Маня подняла ко мне непонимающее лицо — будто недослышала. «А?» — вскрикнул синяк с ее лица.

Я пошла от нее. И все сжимала зачем-то кулак. Пальцам было липко, мешало. Ах, да… Я остановилась, повернулась и запустила в нее слипшимся кишмишом.

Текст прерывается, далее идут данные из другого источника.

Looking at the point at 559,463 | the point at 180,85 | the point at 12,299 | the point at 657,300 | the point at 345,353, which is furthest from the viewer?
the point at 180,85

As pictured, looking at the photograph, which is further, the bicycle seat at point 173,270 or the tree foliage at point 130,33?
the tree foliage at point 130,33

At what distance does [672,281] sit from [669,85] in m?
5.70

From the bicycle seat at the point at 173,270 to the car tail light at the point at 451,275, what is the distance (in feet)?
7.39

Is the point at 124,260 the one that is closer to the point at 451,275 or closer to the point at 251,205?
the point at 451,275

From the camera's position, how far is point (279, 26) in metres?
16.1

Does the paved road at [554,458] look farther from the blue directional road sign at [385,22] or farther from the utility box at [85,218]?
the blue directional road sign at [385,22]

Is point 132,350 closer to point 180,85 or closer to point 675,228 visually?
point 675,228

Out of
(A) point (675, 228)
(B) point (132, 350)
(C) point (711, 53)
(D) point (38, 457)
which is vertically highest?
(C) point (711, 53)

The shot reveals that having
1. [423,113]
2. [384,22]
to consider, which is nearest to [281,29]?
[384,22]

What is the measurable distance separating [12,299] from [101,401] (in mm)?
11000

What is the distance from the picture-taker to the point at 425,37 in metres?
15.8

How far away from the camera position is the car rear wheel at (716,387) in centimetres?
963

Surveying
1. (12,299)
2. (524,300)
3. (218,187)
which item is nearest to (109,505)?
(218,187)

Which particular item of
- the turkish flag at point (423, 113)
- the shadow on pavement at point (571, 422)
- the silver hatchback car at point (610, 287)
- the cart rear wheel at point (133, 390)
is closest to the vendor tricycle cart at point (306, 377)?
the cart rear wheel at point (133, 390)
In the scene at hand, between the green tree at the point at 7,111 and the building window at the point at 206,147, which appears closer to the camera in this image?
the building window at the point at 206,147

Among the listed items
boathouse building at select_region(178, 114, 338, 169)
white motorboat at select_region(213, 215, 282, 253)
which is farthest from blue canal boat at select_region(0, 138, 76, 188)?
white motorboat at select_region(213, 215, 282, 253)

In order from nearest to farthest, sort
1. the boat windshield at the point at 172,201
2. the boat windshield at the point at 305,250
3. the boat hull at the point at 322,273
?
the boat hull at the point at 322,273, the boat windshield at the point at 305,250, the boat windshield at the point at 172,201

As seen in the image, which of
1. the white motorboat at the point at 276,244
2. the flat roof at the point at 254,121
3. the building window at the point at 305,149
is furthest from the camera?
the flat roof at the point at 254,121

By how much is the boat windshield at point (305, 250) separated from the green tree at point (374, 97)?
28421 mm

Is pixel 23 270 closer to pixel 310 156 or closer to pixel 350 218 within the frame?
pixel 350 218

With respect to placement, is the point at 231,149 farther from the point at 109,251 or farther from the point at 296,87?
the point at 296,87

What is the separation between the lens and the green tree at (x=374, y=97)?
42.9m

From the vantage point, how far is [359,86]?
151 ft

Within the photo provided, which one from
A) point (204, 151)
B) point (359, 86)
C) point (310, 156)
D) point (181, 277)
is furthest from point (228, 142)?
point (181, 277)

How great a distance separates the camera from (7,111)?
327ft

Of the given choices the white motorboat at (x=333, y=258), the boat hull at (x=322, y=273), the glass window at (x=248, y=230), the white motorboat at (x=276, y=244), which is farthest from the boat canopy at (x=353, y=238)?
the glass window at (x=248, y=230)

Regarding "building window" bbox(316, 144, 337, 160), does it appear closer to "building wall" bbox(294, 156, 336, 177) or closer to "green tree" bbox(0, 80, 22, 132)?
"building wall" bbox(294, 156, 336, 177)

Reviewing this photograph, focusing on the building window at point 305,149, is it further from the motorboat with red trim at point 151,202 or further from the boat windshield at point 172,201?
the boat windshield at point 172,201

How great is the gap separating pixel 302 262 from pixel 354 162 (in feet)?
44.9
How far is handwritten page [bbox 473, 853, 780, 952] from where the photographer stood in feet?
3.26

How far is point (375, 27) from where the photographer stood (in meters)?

Маня стояла, смутно белея в мою сторону лицом. Не погналась, не заругалась, как она умеет, страшно. Не крикнула мне: «Сама такая!» (Этих слов я боялась больше ее ругани.)

Молча смотрела, как я ухожу.

Мне стало нехорошо, как бывает, если стукну Люську. Просто потому стукну, что она чего-то не понимает.

… Наша дружба с Маней кончилась тогда — сразу, резко, как это случается в непримиримые четырнадцать лет.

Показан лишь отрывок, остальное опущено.